Es insensato que la dama que no ama exija ser amada.
Es indigno emplear un intermediario en asuntos de amor.
Nada impide a una mujer ser amada por dos hombres, ni a un hombre por dos mujeres.
El verdadero amante siempre está absorto por la imagen de la amada.
No tiene ningún valor lo que el amante obtiene sin el conocimiento de la amada.
El amor rara vez dura cuando se le divulga demasiado.
El fin del amor
Al intentar explicar por qué se construyó o se inventó el amor cortés y la lírica trovadoresca, algunos han
rastreado la presencia mal interpretada de Ovidio y su Ars amatoria; sin embargo, como nos dice González, “la
ironía, el interés y el realismo de sus planteamientos sobre el amor contrastan con la seriedad e idealización del
tratamiento medieval”. Asimismo, este tipo de exaltación sentimental, esta práctica semisecreta, idealizada y
tierna era, sin duda, una evasión de la realidad conyugal y cotidiana de entonces, una reacción de escape ante
un tipo de vida que no ofrecía muchas posibilidades, como podía ser la vida de la mayoría de los caballeros y
de las damas mal casadas que recibían pocas atenciones por parte del marido, ya sea por diferencia de edad,
por ausencia (los maridos solían partir a la guerra) o por indiferencia.
Por otra parte, en el amor cortés muchos han encontrado visos de sexismo, ya que transforma a la mujer
en un ser pasivo o en un objeto, lo cual dio lugar a normas misóginas (como la limitación del campo de acción
de la mujer al ámbito de la casa) que se volvieron habituales.
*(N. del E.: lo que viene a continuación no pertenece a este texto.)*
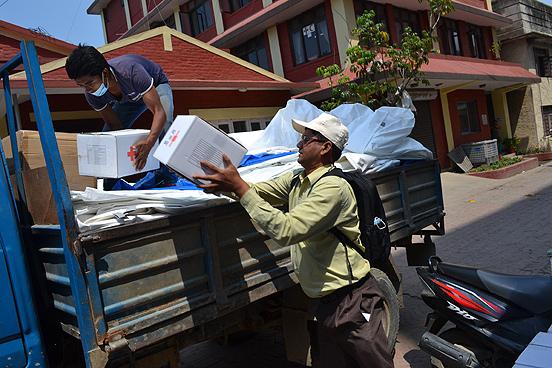 Hygienekits des DRK werden durch Mitarbeiter des Nepalesischen Roten Kreuzes aufgeladen. Projektleiter Philipp-Karl Gawel koordiniert die Hilfsaktion des DRK. Foto: René Schulthoff/DRK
Pero, a la vez, en esa búsqueda del amor
podemos ver antecedentes de una mujer que se ve a sí misma, que se reconoce y que logra tener un desarrollo
discursivo fuera del ámbito tradicional doméstico.
Lo que es un hecho es que este modelo creado en Occitania en el siglo XII sobrevivió y aún pervive en
ciertas formas de cortesía y de relación (de ficción, de cine y de hecho) en nuestros días. González nos dice:
“De muchas formas, la dama y el caballero siguen ocultándose dentro de cada uno de nosotros, y aparecen en
los momentos más insospechados”. Y eso sigue siendo cierto. Piense usted si no.